Optic Disc Pit Maculopathy: Review of Recent Advances in Its Diagnosis and Management

Abstract

Optic disc pit (ODP) is a rare congenital anomaly of the optic disc which is usually unilateral and sporadic. It can lead to visual impairment secondary to ODP maculopathy characterised by intraretinal and subretinal fluid collection at macula with no known trigger factors. We came across a case of ODP maculopathy being misdiagnosed and mistreated as chronic CSR which led us to review the advances in its diagnosis and management as ODP maculopathy left untreated carries poor prognosis. Its management remains challenging as there are no clear guidelines and multiple modalities are available.
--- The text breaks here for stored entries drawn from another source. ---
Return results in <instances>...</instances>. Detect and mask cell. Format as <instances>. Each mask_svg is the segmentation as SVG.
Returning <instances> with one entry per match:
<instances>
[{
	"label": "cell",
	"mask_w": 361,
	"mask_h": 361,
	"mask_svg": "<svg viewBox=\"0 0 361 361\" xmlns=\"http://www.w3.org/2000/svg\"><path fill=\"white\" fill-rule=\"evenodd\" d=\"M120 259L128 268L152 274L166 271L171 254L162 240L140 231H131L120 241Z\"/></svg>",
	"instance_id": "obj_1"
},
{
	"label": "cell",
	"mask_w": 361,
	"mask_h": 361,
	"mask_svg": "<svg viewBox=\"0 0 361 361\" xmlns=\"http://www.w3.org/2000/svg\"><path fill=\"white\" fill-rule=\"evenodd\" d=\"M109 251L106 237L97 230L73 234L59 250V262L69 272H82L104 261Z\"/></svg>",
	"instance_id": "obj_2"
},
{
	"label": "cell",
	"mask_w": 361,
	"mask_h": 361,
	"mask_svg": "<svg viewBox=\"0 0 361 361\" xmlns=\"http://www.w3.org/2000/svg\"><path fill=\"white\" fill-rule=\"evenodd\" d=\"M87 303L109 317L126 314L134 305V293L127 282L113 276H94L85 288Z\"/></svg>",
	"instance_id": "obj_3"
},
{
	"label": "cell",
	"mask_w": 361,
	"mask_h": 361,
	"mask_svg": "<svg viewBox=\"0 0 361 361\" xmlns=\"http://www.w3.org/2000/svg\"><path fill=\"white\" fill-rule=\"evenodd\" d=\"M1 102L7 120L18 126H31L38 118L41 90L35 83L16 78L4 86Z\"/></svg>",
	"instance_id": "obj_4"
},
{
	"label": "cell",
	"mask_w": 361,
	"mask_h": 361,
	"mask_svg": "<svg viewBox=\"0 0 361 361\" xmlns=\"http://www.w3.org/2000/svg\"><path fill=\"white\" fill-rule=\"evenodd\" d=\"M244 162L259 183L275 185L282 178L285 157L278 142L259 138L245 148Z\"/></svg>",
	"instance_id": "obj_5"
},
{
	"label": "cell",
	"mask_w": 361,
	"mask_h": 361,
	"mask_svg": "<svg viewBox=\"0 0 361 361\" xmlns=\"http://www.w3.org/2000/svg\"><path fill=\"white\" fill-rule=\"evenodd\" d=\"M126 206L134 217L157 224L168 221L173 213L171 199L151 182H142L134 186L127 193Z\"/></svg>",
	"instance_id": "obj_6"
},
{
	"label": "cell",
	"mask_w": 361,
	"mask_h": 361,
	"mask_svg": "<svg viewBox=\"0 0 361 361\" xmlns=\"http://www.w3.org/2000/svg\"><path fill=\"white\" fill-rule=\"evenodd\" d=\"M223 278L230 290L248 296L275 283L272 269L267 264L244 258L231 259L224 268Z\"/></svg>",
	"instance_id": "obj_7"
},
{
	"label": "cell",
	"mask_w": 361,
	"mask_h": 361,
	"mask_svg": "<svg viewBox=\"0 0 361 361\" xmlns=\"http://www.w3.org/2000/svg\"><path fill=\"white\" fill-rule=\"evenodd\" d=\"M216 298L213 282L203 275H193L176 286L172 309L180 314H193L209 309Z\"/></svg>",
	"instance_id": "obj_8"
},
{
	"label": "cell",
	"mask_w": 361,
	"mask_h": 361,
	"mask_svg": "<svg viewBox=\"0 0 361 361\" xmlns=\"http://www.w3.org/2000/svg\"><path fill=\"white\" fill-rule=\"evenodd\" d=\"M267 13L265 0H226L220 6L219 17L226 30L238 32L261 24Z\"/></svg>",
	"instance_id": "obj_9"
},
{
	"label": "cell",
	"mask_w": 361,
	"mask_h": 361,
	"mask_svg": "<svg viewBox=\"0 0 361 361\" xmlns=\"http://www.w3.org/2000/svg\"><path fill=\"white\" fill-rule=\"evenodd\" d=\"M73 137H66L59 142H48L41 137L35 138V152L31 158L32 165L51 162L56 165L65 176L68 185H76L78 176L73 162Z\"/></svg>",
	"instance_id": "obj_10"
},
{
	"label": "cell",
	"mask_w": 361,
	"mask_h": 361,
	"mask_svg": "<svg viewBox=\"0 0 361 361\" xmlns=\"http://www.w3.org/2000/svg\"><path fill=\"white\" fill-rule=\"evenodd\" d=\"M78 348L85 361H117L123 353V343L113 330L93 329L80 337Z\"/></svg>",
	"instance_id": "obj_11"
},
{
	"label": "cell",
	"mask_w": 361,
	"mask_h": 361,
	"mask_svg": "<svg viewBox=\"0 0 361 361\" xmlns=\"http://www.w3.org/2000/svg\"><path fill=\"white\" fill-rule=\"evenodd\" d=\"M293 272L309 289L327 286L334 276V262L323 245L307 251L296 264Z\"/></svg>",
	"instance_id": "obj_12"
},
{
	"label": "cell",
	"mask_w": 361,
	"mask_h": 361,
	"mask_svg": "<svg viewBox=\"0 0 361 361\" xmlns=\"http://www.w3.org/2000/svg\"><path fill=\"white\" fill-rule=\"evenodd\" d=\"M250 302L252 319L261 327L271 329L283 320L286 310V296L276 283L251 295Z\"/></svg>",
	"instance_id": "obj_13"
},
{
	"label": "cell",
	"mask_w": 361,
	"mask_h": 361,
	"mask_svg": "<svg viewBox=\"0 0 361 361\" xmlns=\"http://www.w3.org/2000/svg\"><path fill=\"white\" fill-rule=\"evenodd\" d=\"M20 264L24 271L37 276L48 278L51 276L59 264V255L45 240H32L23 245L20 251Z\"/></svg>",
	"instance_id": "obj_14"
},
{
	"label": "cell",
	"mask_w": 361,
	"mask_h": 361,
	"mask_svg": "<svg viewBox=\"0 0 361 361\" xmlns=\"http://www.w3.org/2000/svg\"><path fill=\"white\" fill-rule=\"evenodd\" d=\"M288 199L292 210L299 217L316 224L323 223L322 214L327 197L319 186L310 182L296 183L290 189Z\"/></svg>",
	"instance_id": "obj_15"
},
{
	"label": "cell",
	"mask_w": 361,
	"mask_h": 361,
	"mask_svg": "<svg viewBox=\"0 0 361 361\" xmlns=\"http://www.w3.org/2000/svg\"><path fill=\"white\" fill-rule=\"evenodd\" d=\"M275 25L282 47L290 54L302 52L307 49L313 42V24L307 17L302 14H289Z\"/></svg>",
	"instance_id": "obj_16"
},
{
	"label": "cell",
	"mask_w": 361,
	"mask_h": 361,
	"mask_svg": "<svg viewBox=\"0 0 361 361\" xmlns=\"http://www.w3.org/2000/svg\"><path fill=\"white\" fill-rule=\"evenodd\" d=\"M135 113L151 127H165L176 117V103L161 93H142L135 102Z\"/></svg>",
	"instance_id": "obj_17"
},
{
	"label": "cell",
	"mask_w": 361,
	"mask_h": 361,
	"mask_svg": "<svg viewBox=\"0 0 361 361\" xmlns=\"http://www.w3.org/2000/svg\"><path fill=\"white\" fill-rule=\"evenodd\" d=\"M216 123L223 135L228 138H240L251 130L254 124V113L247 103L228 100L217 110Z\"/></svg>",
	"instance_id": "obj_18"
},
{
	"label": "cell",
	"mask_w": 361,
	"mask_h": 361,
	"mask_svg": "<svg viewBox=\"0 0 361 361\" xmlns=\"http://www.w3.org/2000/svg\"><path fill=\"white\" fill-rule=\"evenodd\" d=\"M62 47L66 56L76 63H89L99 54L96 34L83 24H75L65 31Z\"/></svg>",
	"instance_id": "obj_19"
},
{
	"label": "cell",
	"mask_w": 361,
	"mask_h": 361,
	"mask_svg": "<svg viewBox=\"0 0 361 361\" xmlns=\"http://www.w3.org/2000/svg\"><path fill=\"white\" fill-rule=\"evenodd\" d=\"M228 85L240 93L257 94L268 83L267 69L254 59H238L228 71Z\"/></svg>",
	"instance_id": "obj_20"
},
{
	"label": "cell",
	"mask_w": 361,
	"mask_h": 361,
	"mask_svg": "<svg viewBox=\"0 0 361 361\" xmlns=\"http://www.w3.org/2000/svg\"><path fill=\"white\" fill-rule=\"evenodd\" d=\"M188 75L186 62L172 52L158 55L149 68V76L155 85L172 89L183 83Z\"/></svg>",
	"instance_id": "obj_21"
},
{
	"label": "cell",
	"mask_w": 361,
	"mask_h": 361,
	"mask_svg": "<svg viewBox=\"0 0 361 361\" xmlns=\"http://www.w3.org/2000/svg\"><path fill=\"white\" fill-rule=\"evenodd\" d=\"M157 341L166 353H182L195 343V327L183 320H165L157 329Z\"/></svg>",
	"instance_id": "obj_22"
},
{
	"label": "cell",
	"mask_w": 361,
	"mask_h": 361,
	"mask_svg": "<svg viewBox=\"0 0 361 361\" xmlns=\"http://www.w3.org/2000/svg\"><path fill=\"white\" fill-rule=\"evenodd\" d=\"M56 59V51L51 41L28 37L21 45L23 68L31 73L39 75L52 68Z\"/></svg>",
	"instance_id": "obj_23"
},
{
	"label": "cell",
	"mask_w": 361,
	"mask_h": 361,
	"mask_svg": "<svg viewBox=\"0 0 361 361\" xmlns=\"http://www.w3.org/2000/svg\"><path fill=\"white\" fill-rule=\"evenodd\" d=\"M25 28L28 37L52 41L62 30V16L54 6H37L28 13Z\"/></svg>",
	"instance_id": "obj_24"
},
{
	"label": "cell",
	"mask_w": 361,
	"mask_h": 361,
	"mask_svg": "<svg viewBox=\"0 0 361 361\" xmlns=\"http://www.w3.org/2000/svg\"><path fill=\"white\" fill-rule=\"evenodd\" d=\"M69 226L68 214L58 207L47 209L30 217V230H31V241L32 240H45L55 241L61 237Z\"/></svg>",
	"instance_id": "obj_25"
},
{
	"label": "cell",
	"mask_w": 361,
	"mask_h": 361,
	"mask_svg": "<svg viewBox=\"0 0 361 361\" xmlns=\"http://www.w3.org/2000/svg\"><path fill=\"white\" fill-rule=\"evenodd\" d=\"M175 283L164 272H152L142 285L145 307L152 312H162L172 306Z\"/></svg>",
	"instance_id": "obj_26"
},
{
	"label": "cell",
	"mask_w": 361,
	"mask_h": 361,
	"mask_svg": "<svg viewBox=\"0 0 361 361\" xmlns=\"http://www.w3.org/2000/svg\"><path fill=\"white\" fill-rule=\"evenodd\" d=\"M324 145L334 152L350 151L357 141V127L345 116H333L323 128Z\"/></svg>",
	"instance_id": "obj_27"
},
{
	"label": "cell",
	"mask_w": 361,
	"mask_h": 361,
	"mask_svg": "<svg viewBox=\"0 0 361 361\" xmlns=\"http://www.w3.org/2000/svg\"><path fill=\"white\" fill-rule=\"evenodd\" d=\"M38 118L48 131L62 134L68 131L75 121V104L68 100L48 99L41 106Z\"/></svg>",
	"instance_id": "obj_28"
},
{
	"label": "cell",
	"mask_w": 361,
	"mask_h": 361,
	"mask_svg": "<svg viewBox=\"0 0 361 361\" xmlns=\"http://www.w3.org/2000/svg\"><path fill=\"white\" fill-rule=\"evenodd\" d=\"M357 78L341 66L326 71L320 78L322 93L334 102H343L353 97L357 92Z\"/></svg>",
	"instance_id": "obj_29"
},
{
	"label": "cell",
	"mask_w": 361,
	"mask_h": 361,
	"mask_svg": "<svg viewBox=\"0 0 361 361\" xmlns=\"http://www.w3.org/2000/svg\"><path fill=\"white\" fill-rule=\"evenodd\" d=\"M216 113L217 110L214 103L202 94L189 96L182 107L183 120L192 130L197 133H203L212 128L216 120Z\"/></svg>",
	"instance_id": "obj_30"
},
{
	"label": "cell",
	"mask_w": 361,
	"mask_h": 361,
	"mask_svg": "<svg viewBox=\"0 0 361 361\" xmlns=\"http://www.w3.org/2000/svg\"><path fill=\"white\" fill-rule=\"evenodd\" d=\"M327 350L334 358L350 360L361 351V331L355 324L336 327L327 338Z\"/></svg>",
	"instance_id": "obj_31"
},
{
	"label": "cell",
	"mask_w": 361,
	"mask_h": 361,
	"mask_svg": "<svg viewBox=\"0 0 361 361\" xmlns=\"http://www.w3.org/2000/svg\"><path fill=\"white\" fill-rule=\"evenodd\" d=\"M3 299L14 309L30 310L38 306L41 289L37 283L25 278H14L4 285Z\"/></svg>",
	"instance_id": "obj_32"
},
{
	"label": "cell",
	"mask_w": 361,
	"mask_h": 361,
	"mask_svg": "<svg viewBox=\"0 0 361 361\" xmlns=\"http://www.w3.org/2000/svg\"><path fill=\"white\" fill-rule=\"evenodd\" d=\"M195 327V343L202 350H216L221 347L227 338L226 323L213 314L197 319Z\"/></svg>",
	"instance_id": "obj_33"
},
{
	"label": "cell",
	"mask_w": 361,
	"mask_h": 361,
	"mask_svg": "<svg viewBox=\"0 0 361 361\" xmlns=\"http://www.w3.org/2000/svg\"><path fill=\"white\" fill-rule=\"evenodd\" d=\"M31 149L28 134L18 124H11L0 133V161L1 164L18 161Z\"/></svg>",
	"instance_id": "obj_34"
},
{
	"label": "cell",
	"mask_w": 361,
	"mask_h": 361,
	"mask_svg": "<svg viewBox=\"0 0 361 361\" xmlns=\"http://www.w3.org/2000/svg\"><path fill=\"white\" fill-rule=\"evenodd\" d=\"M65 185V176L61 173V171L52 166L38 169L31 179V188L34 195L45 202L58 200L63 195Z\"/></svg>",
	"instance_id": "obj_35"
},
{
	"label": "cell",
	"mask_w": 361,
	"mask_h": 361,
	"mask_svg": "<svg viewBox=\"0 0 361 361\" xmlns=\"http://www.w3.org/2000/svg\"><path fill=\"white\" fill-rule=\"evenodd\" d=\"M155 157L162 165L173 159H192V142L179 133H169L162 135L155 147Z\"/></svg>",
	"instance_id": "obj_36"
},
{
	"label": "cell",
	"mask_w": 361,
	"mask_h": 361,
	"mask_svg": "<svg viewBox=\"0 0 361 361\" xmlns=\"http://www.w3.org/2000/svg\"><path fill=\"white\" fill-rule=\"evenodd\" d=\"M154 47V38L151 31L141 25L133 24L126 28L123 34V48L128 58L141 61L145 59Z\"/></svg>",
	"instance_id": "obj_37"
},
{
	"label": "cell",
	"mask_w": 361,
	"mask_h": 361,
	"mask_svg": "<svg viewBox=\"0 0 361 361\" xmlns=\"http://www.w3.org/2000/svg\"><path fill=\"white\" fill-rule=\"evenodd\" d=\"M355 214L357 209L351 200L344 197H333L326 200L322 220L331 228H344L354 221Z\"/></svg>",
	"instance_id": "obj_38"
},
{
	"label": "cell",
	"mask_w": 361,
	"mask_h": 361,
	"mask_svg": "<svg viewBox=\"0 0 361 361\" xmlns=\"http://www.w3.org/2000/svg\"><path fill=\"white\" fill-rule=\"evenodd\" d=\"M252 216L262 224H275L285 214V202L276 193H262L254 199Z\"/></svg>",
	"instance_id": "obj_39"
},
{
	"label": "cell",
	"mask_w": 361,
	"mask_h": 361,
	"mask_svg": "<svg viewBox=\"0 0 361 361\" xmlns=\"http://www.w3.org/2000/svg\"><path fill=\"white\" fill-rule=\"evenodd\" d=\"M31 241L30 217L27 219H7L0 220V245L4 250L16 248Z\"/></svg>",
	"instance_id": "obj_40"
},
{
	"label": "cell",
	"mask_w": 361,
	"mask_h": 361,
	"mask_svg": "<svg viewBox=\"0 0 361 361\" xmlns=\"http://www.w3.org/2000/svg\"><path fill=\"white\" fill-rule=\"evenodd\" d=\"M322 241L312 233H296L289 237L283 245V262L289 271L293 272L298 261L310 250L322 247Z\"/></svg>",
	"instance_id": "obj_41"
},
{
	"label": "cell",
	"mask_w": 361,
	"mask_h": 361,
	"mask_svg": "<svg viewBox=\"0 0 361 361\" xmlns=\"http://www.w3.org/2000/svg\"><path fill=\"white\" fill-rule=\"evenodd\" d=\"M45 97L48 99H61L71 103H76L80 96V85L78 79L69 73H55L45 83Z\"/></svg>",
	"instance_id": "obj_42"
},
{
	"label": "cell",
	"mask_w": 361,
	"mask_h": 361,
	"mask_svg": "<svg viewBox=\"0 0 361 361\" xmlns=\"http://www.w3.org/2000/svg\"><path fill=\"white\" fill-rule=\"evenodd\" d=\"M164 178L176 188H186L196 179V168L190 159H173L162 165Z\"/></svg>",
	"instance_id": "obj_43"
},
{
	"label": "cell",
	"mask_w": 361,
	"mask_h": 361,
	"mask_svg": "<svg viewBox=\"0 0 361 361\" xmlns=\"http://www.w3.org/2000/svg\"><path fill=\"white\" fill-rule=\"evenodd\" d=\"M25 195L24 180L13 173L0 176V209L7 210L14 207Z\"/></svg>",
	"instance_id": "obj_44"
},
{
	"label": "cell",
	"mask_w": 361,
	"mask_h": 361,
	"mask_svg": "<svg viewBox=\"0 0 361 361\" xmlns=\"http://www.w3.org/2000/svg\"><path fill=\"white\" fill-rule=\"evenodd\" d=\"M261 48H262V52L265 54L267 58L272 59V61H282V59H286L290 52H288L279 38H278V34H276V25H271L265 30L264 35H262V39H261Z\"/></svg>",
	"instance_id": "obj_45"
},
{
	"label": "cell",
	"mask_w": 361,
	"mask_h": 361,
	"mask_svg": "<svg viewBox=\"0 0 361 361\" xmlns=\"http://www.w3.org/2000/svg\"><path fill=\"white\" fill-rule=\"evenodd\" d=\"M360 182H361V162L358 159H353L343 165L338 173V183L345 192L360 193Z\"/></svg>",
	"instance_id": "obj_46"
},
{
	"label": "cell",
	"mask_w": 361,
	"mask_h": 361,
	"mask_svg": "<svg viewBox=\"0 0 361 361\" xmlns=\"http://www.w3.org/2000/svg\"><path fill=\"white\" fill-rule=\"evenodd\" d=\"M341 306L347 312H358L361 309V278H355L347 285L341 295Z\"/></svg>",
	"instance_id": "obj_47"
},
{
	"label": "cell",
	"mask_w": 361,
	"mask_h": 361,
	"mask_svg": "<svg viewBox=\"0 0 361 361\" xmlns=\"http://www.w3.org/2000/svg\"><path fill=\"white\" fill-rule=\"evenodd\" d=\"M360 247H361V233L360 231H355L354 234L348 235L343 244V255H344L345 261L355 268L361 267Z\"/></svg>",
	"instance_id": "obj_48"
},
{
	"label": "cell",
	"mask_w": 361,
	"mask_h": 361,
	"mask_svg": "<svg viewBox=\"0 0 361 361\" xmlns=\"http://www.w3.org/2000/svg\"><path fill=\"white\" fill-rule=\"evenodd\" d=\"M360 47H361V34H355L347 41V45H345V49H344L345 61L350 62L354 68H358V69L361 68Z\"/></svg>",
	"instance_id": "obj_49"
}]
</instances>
Although few cases of spontaneous resolution of maculopathy are reported in literature but current management of ODP maculopathy is surgical intervention. The most commonly performed surgery for ODP maculopathy is 23 G PPV, either alone or in combination with ILM peeling, gas tamponade or laser photocoagulation. Recent treatment modalities available are intravitreal gas tamponade, macular buckling, inner retinal fenestration, glial tissue removal and autologous fibrin. Prognosis is poor if multilayer intraretinal and subretinal fluid collection is seen on OCT while cases where fluid don’t reach to macular arcade vessels have better anatomical and visual outcomes. Even though there are many recent advances in the diagnosis and management of disease, management remains challenging as there are no comparative studies of different therapeutic modalities and their success rate, related to the anatomical and functional outcomes. This review discusses the literature on possible pathogenesis of ODP maculopathy as well as the recent advances in its diagnosis and management.